The woodburytype process was a photo-mechanical process pioneered at the end of the nineteenth century by Walter. B. Woodbury.
As the first and only photographic printing method that renders an image as continuous tone it is unique in its capability to replicate the subtleties and details of a tonal image. The process involves casting warm gelatine mixed with pigment into a relief mould. Under the pressure of the press the excess gelatine is displaced, and once set, the gelatine is peeled off the mould revealing the image. Depth and tone correspond absolutely: the deeper the section of the relief, the deeper the gelatine and the darker the resultant tone.

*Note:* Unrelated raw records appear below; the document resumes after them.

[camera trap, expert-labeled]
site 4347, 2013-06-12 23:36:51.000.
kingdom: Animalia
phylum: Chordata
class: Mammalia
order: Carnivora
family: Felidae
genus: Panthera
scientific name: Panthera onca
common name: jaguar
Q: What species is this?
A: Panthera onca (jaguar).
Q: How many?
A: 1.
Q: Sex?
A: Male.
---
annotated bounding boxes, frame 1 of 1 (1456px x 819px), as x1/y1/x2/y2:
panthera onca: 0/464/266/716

Yet, despite its celebrated qualities, within a couple of decades of its invention the woodburytype was almost completely superseded by more commercially viable printing processes. At Factum Arte we wanted to resurrect this process with new technologies and develop contemporary applications. Walter Woodbury made his moulds by embossing bichromate gelatine into lead using a hydraulic press. The hydraulic presses used at the time would have been room-sized. Rethinking this initial stage of the process we have developed a way of precision milling the shallow relief moulds in aluminium. This method has the advantage of giving greater control over the depth of the relief and we have experimented with a range of Z depths. We are interested in the possibilities of being able to extenuate the relief surface visible on the print, as well as replicating the tonal process of the traditional prints. .
Arthur Prior devised a method of milling the plates
Removing the air bubbles from the gelatine ink mixture with a vacuum plumb before printing
Printing using gelatine as the ' ink' took a period of trial and error guided mainly from sources from the 1860s in order to find the right concentrations and the right papers.
Slowly pulling the paper and the set gelatine away from the mould. Note the corresponding relief surface of the print.
The printing stage has been realised by customising an old book press with engineer grade flat stones to ensure the precision of the relief is not distorted.